SECURITIES AND EXCHANGE COMMISSION

[Release No. 34-65325; File No. SR-CBOE-2011-085]


Self-Regulatory Organizations; Chicago Board Options Exchange, 
Incorporated; Notice of Filing and Immediate Effectiveness of a 
Proposed Rule Change Concerning the Clearing Trading Permit Holder 
Proprietary Transaction Fee Waiver for Orders in Multiply-Listed FLEX 
Options Classes

September 12, 2011.
    Pursuant to Section 19(b)(1) of the Securities Exchange Act of 1934 
(``Act''),\1\ and Rule 19b-4 thereunder,\2\ notice is hereby given that 
on August 31, 2011, the Chicago Board Options Exchange, Incorporated 
(``Exchange'' or ``CBOE'') filed with the Securities and Exchange 
Commission (``Commission'') the proposed rule change as described in 
Items I, II, and III below, which Items have been prepared by the 
Exchange. The Commission is publishing this notice to solicit comments 
on the proposed rule change from interested persons.
---------------------------------------------------------------------------

    \1\ 15 U.S.C. 78s(b)(1).
    \2\ 17 CFR 240.19b-4.
---------------------------------------------------------------------------

I. Self-Regulatory Organization's Statement of the Terms of Substance 
of the Proposed Rule Change

    The Exchange proposes to amend its Fees Schedule. The text of the 
proposed rule change is available on the Exchange's Web site (https://www.cboe.org/legal), at the Exchange's Office of the Secretary, and at 
the Commission.

-- WORK TO COMPLETE --
List every short name that the SEC notice defines in parentheses, and give the full name each one stands for.

Data items
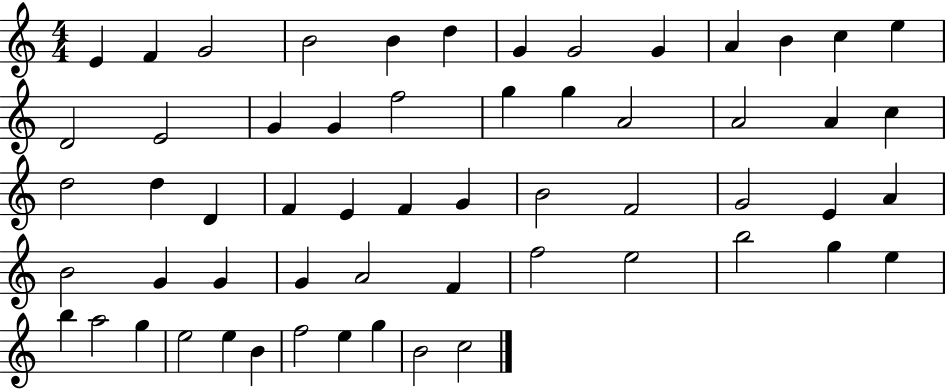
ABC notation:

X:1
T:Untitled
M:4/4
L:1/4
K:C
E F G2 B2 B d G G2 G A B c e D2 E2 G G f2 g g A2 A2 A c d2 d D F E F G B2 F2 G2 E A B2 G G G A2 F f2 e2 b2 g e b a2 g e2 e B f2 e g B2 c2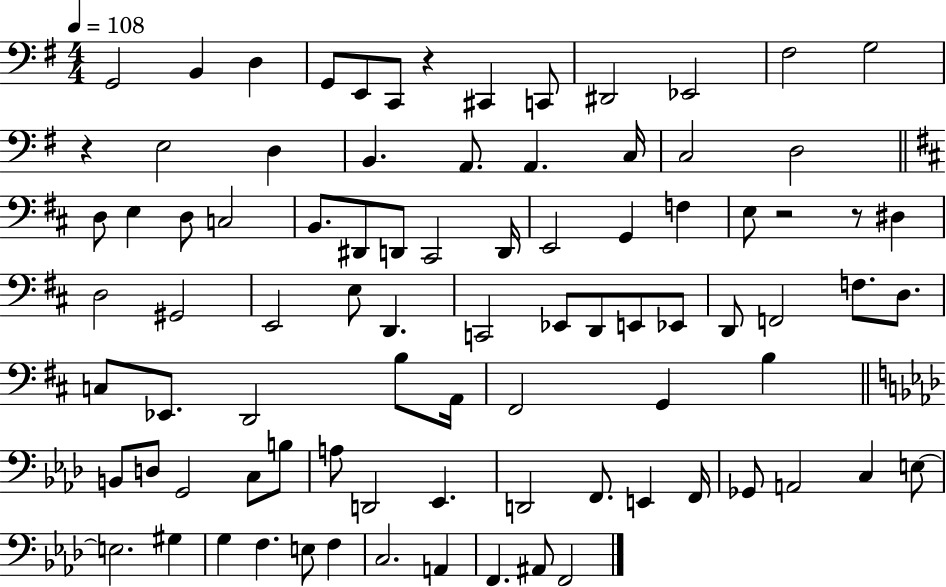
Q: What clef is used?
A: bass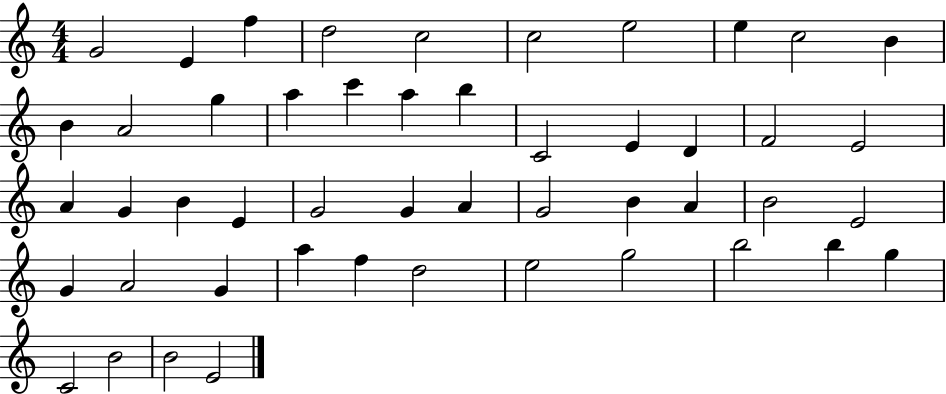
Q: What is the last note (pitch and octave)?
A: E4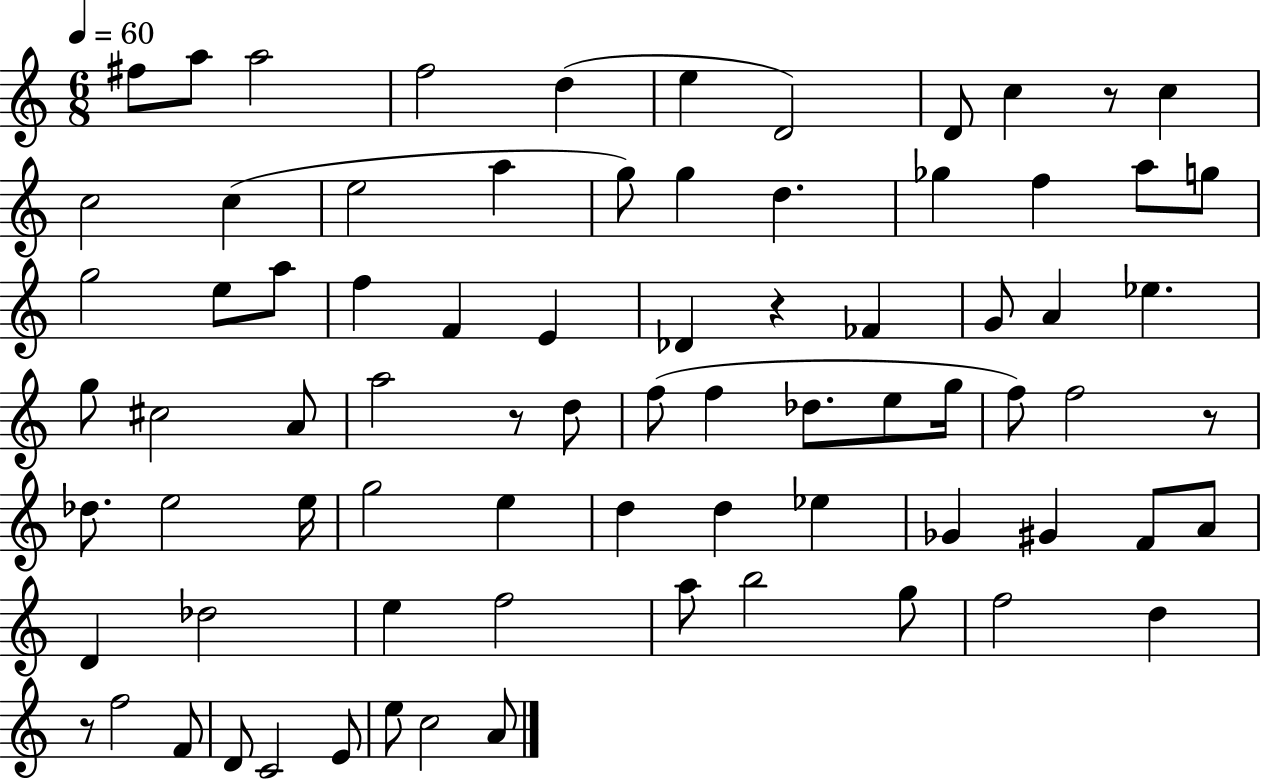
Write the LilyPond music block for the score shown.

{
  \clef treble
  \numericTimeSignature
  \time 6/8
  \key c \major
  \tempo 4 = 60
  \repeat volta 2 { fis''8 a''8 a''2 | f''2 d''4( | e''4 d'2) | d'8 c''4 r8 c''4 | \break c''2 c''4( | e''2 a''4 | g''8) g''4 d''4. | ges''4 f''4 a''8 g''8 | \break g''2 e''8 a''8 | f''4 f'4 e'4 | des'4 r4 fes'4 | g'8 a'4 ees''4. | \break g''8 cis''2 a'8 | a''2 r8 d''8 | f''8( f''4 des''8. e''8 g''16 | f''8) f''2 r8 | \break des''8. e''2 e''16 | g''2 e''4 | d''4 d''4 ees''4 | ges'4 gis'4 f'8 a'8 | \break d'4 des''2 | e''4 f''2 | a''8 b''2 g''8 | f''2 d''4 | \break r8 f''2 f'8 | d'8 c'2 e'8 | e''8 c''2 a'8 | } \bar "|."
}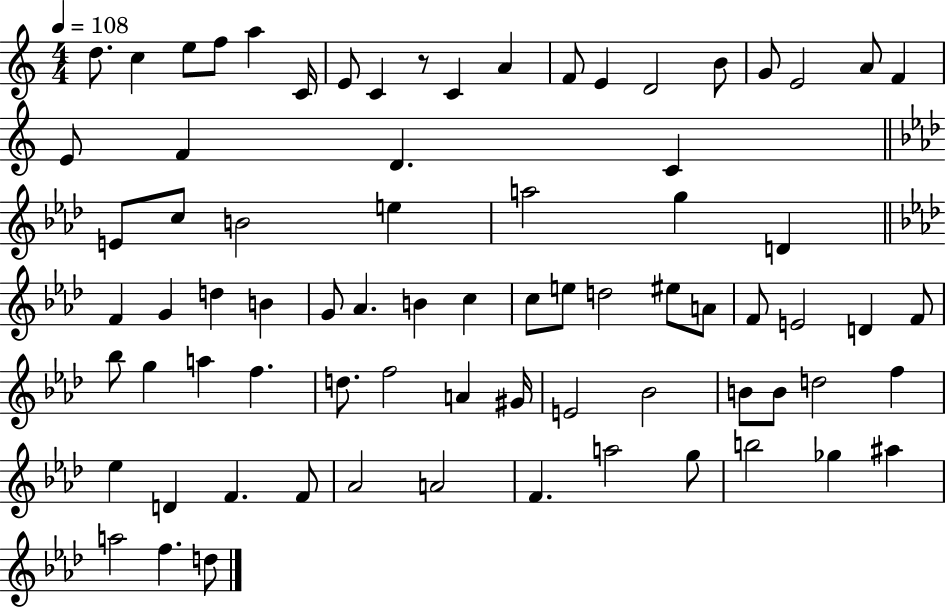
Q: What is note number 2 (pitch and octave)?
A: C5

-- THE ANSWER --
- "Act": Securities Exchange Act of 1934
- "Exchange": Chicago Board Options Exchange, Incorporated
- "CBOE": Chicago Board Options Exchange, Incorporated
- "Commission": Securities and Exchange Commission